◆ Goal 1
Reproduce the stretch from "b. Success-based fees: The" through "the tax insurance." in the passage on transaction expenses, word for word.

◆ Source
III. Views on Transaction Expenses
We expect sellers (and partners in a selling partnership), as well as buyers, will incur transaction expenses in connection with tax credit transfers. We itemize broad categories of expenses below and express a view on the tax treatment of those items:
a. Legal and Consulting Fees: Any payment for services in such a transaction (e.g., legal fees for documentation or consulting services for diligence) generally will result in taxable income for the service providers. Thus, a corresponding deduction seems appropriate and should not raise “double benefit” concerns. In terms of the timing of deductibility of transaction expenses, current deductibility is warranted for expenses related to the sale of current year credits, but deductions should only be taken over time for expenses related to a commitment for long term purchases of annual credit deliveries. That is, the deductions (for both buyer and seller) should follow the cash paid for the credits over time. Should a prospective buyer assign a commitment (e.g., a ten-year production tax credit commitment), we would expect the buyer to deduct any remaining portion of capitalized expenses when the commitment is assigned.
b. Success-based fees: The 70/30 safe harbor split in Revenue Procedure 2011-29 should apply, such that 70% of success-based fees such as brokers’ fees are expensed and 30% are capitalized and recovered with a similar timing as facilitative costs.
c. Tax insurance: Premiums should be expensed as if they were any other business expense. The analogy is that a seller insuring the availability of its tax credits for itself would be permitted to deduct tax insurance premiums, so there should not be a different result when the credits are transferred or if buyer purchases the tax insurance.
d. Indemnity payments: As noted in the Preamble to the Proposed Regulations, section 6418 does not prohibit contracts covering the transfer of tax credits from including indemnity protections. Any indemnity payment by the seller to the buyer regarding the value of a credit that is ultimately adjusted should generally be considered a purchase price adjustment, non-deductible to the seller and as non-includible as income to the buyer up to the amount of the purchase price.

◆ Records shown

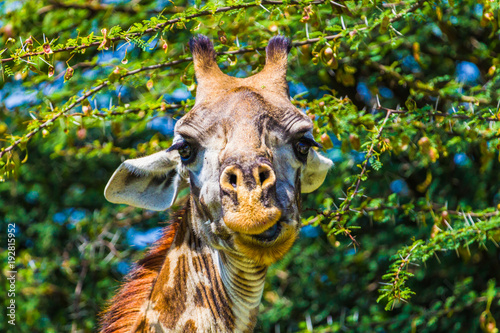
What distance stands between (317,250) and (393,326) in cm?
161

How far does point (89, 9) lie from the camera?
8.05 metres

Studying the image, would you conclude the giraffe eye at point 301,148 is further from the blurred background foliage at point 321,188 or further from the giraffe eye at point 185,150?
the blurred background foliage at point 321,188

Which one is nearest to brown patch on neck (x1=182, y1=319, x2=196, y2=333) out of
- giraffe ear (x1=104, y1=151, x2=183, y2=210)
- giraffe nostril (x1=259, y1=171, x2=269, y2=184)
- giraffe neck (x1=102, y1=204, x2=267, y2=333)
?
giraffe neck (x1=102, y1=204, x2=267, y2=333)

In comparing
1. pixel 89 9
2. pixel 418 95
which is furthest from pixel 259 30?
pixel 89 9

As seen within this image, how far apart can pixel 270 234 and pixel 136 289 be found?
1.43 meters

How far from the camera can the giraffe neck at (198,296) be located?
14.2ft

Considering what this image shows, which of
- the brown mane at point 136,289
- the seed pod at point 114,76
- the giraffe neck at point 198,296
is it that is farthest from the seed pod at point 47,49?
the giraffe neck at point 198,296

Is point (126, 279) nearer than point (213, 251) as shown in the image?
No

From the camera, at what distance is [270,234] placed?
149 inches

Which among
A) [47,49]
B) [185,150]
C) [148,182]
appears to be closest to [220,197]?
[185,150]

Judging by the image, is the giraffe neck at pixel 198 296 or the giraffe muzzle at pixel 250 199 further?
the giraffe neck at pixel 198 296

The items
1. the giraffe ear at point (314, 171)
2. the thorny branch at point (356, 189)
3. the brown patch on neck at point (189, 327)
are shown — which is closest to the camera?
the brown patch on neck at point (189, 327)

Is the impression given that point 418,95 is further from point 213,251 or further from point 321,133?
point 213,251

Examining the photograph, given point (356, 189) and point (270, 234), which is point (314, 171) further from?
point (270, 234)
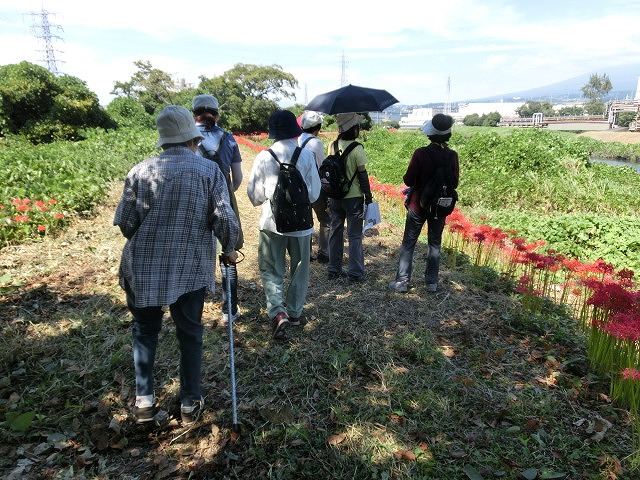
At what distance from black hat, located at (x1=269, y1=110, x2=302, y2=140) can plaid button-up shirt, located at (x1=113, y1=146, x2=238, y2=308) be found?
106 cm

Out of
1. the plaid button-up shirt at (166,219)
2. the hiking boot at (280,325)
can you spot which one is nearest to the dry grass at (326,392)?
the hiking boot at (280,325)

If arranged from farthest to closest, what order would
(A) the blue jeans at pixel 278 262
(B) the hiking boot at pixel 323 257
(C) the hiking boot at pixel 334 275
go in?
(B) the hiking boot at pixel 323 257 → (C) the hiking boot at pixel 334 275 → (A) the blue jeans at pixel 278 262

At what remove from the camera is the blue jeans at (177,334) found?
2.39m

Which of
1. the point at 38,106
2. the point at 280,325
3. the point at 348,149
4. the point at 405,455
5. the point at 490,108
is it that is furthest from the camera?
the point at 490,108

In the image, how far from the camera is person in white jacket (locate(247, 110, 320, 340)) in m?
3.34

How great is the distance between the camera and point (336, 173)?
432 centimetres

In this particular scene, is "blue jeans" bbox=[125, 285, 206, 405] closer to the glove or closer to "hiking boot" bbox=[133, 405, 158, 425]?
"hiking boot" bbox=[133, 405, 158, 425]

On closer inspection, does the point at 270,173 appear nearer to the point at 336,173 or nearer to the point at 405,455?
the point at 336,173

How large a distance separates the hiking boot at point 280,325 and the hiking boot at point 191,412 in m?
0.99

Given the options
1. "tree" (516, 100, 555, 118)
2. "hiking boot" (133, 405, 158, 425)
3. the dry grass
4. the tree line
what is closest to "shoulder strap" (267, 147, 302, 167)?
the dry grass

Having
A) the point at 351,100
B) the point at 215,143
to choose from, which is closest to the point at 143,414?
the point at 215,143

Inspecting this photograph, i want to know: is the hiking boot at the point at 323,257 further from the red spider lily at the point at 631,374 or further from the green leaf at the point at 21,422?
the green leaf at the point at 21,422

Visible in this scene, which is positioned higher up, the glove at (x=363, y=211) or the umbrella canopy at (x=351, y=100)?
the umbrella canopy at (x=351, y=100)

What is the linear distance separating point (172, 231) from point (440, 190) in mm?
2804
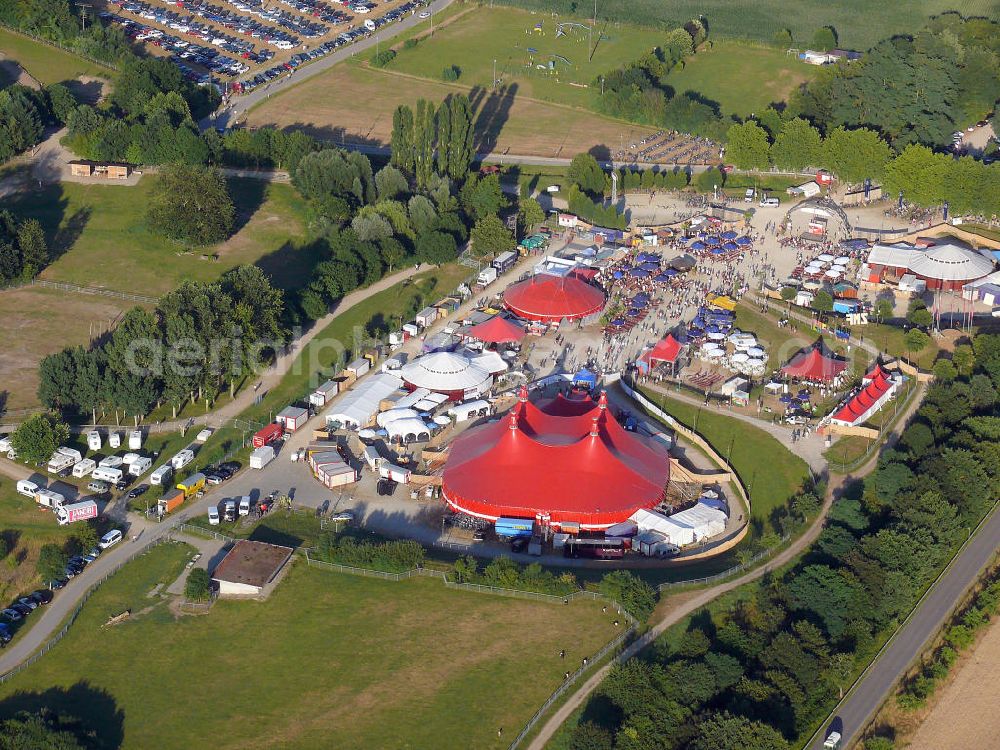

◆ Goal 2
List each line of the listing that contains the string "patch". Case counts.

◆ Worked answer 1
b. Success-based fees: The 70/30 safe harbor split in Revenue Procedure 2011-29 should apply, such that 70% of success-based fees such as brokers’ fees are expensed and 30% are capitalized and recovered with a similar timing as facilitative costs.
c. Tax insurance: Premiums should be expensed as if they were any other business expense. The analogy is that a seller insuring the availability of its tax credits for itself would be permitted to deduct tax insurance premiums, so there should not be a different result when the credits are transferred or if buyer purchases the tax insurance.

◆ Worked answer 2
Which one is nearest to brown patch on neck (x1=182, y1=319, x2=196, y2=333) out of
3. the brown patch on neck at point (189, 327)
the brown patch on neck at point (189, 327)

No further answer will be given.